# Thread: help starting a triple integral/center of mass problem

1. ## help starting a triple integral/center of mass problem

i need help setting up the integral expressions to compute the centroid please!
the solid bounded by the paraboloids z=1+x^2+y^2 and z=5-x^2-y^2 with density proportional to the distance from the plane z=5
so i need to find the boundaries for x,y, and z, which i think i can do if i set x=0 then y=0?
my main problem is figuring out how to put the density into an equation. i think it has to do with the distance formula. f(x,y,z)= k* sqrt of 5? any hints would help a ton! thanks!

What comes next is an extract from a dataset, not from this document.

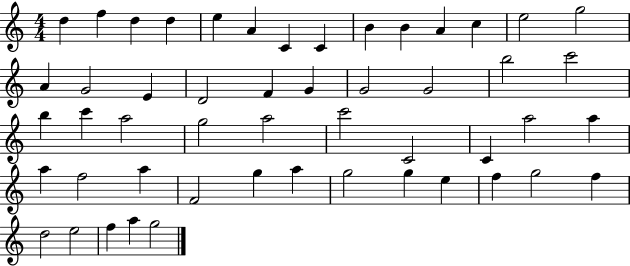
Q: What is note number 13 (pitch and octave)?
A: E5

2. I tried to do this problem last night but ended up getting swamped by calculations. One way to find the answer is to switch to cylindrical coordinates:

\displaystyle \begin{aligned} x&=r\cos\theta\\ y&=r\sin\theta\\ z&=z \end{aligned}

so that the equations for the paraboloids become

$\displaystyle z=1+r^2$
$\displaystyle z=5-r^2.$

Solving for the intersection of the two gives us

\displaystyle \begin{aligned} 1+r^2&=5-r^2\\ 2r^2&=4\\ r^2&=2\\ r&=\sqrt{2} \end{aligned}

for the radius of a circle in the $\displaystyle xy$-plane that bounds the solid. Our center of mass for the $\displaystyle z$-coordinate becomes

$\displaystyle z_M=\frac{1}{V}\int_0^{2\pi}\int_0^{\sqrt{2}}\int_ {1+r^2}^{5-r^2} z\cdot k(5-z)\cdot r\,dz\,dr\,d\theta,$

where $\displaystyle V$ is the volume of the solid.

Hint: The $\displaystyle x$- and $\displaystyle y$-coordinates of the center of mass must be zero. Why is this?